The transplant was a success. To assist in his recovery, Mohan decided to leave the corporate world behind and chose instead to become a stay-at-home dad. This time away from work gave Mohan a new perspective on life; he finally had the time to do something he’d dreamed about for decades — make an overdue visit back home to India with his family.
But when he came back from his visit, something felt missing, and he couldn’t quite put his finger on it. “God has given me such a wonderful life,” he realized. “And I really needed to be doing something for the good of humanity.” He reached out to Donor Network West, an organization in the Bay Area that advocates for tissue and organ donation, and became an ambassador for them. He felt like this might just be the answer to filling the void he’d been feeling since his return from India. Still, it seemed there was more to learn about this journey.
“I reflected on my time in India and remembered how rampant the pollution was,” he said. “I could see that pollution was taking over in the US as well, and knew that I could make a difference somehow.” He started to understand that he wasn’t given a second chance just so he could live, but so he could help others in return. He decided to use his engineering background to start building energy-efficient smart homes.

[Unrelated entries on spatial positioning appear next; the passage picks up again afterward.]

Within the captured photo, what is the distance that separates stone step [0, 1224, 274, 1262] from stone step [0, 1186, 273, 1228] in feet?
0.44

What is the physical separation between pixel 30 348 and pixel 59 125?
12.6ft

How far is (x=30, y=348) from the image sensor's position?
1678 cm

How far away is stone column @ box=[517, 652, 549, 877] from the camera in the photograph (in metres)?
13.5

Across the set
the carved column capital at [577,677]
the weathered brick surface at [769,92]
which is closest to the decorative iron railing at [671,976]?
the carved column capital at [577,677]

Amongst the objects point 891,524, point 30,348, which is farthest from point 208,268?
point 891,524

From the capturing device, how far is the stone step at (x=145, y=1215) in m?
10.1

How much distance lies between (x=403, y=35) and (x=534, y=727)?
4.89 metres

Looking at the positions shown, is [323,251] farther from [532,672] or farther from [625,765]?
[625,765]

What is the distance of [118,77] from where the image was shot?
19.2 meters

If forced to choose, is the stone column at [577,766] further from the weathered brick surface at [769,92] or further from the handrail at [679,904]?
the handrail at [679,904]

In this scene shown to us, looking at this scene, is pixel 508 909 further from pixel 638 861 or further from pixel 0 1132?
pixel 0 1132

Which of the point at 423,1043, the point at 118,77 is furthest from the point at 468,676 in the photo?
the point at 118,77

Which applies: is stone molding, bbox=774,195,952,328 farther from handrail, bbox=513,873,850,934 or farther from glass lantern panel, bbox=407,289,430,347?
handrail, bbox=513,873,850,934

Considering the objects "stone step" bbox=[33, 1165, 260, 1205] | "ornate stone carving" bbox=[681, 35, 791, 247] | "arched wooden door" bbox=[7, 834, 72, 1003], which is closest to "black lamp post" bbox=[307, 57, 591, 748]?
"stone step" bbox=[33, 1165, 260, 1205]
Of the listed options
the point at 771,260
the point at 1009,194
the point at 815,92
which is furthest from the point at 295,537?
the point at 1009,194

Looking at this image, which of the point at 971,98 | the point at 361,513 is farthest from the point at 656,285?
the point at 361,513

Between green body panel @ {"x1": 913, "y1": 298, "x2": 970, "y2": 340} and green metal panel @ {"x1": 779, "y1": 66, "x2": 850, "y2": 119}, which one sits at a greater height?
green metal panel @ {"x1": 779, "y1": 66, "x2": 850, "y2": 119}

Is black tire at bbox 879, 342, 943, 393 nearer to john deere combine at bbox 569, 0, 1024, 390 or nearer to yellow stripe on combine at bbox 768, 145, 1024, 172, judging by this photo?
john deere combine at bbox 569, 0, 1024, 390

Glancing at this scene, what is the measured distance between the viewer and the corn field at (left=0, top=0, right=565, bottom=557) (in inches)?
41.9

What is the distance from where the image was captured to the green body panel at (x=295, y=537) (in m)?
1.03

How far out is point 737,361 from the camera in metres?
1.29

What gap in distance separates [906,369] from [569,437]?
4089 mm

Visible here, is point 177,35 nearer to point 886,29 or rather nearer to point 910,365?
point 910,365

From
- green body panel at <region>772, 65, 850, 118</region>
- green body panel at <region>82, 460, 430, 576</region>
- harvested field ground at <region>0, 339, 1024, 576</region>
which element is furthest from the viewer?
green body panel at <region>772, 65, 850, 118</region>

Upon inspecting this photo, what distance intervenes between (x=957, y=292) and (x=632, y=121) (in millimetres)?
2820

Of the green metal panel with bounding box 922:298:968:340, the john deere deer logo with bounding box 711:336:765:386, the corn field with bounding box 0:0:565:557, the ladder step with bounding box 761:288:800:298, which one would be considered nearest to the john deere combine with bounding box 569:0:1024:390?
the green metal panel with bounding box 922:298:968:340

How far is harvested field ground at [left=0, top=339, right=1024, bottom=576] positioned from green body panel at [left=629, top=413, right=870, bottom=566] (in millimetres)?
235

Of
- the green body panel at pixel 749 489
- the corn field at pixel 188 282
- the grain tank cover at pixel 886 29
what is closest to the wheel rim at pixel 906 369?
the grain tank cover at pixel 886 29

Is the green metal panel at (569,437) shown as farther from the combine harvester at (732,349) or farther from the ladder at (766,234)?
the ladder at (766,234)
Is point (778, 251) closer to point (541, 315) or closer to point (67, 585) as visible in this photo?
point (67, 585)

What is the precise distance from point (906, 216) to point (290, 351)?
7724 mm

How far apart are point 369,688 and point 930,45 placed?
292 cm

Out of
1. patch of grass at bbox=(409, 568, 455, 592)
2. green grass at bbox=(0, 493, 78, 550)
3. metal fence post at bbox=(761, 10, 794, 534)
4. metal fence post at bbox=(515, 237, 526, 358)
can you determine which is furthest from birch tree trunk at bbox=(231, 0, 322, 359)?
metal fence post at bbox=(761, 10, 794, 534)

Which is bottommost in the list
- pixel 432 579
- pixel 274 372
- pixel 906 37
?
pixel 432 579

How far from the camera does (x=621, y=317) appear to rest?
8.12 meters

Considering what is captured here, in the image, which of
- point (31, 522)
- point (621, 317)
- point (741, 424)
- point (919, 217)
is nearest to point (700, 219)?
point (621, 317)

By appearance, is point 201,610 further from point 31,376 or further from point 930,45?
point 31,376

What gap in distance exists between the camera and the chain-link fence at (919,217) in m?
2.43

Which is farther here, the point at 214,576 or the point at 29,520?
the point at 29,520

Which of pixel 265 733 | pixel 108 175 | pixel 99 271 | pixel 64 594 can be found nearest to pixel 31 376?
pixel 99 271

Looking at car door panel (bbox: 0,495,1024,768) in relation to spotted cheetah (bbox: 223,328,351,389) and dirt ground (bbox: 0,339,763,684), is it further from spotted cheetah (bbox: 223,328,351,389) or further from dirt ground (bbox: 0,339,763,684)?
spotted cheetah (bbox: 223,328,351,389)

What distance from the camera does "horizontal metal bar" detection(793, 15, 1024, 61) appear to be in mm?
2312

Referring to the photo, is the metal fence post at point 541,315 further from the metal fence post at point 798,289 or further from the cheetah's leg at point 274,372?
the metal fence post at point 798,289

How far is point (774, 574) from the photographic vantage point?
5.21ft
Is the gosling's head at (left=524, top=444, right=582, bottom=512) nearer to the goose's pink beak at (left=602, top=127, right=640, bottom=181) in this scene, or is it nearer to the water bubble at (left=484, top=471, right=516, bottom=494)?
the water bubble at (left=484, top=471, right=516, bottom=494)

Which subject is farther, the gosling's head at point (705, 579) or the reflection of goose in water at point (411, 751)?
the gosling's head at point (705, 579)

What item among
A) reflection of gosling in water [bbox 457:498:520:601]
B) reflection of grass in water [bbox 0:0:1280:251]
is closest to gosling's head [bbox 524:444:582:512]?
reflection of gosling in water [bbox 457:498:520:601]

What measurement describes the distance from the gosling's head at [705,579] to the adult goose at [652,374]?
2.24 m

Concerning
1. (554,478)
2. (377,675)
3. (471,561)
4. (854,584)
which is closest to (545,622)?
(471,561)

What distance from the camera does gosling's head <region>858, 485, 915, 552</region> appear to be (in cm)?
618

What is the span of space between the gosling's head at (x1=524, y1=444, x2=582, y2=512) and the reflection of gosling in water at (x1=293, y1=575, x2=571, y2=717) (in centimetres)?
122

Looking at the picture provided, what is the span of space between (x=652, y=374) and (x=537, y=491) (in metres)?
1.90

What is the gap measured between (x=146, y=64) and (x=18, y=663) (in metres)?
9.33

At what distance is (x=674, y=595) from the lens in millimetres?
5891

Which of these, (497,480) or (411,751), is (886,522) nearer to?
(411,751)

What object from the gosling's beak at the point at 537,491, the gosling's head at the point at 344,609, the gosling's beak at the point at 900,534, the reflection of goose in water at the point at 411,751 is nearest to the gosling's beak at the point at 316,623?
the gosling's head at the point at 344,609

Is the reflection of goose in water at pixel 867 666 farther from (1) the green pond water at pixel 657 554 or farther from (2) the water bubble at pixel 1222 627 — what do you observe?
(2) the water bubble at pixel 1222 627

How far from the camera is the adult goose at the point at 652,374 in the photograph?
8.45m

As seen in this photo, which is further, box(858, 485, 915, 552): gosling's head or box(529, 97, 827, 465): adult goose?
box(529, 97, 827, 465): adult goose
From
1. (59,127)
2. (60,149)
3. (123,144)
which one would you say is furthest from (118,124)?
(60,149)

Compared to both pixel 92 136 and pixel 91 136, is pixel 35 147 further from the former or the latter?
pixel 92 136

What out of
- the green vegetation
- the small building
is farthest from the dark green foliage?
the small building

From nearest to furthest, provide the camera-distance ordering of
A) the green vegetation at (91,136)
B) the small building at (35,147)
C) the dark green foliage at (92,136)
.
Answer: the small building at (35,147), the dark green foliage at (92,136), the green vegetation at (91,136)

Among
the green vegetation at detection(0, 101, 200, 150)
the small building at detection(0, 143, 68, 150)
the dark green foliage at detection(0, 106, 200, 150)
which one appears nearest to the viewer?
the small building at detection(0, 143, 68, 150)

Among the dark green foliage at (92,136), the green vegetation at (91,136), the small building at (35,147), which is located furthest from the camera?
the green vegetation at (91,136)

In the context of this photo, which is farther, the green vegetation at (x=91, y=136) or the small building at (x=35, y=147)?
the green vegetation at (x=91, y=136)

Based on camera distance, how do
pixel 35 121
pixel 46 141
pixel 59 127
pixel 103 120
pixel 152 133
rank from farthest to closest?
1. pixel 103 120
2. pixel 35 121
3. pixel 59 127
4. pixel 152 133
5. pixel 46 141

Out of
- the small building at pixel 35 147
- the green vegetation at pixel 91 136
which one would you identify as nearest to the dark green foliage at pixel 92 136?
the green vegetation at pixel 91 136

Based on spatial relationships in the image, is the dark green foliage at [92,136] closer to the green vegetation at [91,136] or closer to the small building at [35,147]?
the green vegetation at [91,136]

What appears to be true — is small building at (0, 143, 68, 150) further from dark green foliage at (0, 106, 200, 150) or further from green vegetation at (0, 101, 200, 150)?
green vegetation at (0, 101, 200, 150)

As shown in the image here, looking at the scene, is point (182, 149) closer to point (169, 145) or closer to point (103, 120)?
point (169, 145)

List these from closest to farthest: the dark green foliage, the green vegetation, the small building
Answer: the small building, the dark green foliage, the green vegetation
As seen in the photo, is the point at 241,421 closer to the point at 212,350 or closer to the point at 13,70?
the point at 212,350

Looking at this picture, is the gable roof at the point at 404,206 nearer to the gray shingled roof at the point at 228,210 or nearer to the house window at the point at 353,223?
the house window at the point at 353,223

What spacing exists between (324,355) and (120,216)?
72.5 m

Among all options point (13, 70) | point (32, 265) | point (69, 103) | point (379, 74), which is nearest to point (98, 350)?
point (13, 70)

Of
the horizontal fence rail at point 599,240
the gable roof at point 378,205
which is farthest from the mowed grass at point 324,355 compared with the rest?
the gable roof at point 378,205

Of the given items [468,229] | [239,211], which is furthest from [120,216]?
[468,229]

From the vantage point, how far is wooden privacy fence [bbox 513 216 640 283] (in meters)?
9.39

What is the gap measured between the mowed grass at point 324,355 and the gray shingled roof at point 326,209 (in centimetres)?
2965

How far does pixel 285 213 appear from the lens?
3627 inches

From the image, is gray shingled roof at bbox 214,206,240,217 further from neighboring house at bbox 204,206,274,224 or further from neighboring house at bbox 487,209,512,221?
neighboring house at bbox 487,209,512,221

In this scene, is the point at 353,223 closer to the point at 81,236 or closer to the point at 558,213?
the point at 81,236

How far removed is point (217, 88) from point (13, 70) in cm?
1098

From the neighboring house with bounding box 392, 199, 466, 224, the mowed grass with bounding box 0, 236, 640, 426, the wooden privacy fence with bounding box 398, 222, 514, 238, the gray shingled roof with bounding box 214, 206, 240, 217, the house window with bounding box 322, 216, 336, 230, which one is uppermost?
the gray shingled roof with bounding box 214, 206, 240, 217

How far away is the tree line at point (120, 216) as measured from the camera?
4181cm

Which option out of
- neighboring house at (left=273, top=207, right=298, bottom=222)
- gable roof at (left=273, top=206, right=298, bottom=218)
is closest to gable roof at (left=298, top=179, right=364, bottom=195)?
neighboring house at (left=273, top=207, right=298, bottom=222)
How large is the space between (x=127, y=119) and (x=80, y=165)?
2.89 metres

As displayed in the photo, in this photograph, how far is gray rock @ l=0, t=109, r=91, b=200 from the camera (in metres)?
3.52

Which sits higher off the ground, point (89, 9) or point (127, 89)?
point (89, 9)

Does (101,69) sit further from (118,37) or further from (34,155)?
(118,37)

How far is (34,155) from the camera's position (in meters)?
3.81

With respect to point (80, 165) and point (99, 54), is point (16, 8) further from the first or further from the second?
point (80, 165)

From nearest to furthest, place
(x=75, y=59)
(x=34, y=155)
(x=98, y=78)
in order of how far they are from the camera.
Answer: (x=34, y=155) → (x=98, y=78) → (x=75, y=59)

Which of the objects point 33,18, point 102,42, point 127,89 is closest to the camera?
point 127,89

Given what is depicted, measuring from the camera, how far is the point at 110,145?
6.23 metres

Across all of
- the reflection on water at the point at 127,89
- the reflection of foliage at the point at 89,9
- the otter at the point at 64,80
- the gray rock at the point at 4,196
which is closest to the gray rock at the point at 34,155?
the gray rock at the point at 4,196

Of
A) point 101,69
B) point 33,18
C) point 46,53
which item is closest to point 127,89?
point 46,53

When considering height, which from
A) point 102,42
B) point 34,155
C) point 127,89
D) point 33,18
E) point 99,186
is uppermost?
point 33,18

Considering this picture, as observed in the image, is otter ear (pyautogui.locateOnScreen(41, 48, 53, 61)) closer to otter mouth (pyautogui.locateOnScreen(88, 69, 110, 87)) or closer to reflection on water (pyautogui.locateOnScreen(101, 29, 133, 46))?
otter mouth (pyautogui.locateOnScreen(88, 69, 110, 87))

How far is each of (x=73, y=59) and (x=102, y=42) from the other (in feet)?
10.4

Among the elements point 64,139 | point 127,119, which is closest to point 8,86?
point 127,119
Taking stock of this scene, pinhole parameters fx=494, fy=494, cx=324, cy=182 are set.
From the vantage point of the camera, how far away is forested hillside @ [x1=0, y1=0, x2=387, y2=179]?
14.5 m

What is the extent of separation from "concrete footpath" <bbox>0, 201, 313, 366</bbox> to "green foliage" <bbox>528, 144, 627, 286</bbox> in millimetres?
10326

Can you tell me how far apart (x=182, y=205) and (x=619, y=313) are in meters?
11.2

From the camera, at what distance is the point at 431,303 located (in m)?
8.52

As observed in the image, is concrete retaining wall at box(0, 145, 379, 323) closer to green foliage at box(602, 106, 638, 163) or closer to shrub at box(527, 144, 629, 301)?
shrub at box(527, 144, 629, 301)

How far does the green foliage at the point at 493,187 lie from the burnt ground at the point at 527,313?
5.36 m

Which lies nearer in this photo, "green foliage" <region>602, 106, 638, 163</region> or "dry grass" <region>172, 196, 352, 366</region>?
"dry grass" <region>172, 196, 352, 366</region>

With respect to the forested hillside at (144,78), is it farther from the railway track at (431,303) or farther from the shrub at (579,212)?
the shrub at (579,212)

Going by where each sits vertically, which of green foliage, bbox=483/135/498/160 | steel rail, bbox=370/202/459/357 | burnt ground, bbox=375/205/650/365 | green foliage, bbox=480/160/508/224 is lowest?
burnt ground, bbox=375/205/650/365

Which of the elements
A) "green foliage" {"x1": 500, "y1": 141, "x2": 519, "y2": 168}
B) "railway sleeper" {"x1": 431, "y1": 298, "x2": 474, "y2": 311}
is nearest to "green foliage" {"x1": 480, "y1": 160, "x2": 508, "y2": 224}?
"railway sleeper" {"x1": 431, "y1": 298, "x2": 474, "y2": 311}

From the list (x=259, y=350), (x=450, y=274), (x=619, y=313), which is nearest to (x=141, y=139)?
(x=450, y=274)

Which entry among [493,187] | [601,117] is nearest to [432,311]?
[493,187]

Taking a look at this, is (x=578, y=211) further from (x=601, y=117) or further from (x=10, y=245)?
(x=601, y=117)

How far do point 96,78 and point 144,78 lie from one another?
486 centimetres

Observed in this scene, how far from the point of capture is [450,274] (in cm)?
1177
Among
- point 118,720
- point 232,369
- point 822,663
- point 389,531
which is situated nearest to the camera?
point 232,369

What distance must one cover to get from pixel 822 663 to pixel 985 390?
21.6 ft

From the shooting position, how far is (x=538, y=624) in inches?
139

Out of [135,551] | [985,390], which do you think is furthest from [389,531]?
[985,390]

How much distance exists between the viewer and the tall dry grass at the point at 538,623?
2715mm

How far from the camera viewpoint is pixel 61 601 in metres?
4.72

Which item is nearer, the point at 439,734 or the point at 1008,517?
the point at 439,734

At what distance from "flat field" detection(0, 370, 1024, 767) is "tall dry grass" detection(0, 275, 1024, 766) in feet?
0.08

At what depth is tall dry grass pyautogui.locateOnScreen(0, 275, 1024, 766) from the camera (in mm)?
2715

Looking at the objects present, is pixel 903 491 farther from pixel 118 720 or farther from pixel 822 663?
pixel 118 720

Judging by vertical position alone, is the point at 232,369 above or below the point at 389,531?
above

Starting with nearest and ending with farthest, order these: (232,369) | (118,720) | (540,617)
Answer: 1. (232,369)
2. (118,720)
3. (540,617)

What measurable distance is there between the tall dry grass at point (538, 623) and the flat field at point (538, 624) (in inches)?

Mohan also dedicates his time to mentoring other transplant recipients and their families as part of the Patient and Family Partners Program (PFPP) at Stanford Health Care. “Stanford has realized that programs like PFPP can help patients and their families heal together,” he said.
Mohan knows that he would never have been able to help others the way he does now if he hadn’t received that transplant 25 years ago. “I owe it all to that young heart from Colorado, and will remain forever indebted to their generosity.”
In addition to his heart, Mohan also received countless blood and plasma donations through the years.
“I am so thankful to my donors for their gift of life. It is very important that everyone understand the need to become blood and organ donors is bigger than just themselves,” he says emphatically. “You could potentially be inspired not just to give the gift of life, but to possibly help someone like me make a global impact, too.”
Mohan will celebrate the 25th anniversary of his heart transplant this year. And while the road hasn’t been easy, he is grateful for the opportunity he’s been given. “Sure, I have to take 10-12 medications every day for the rest of my life,” he says, “but the feeling of giving back to the world by making the Earth a better place makes this ever-changing journey invaluable.”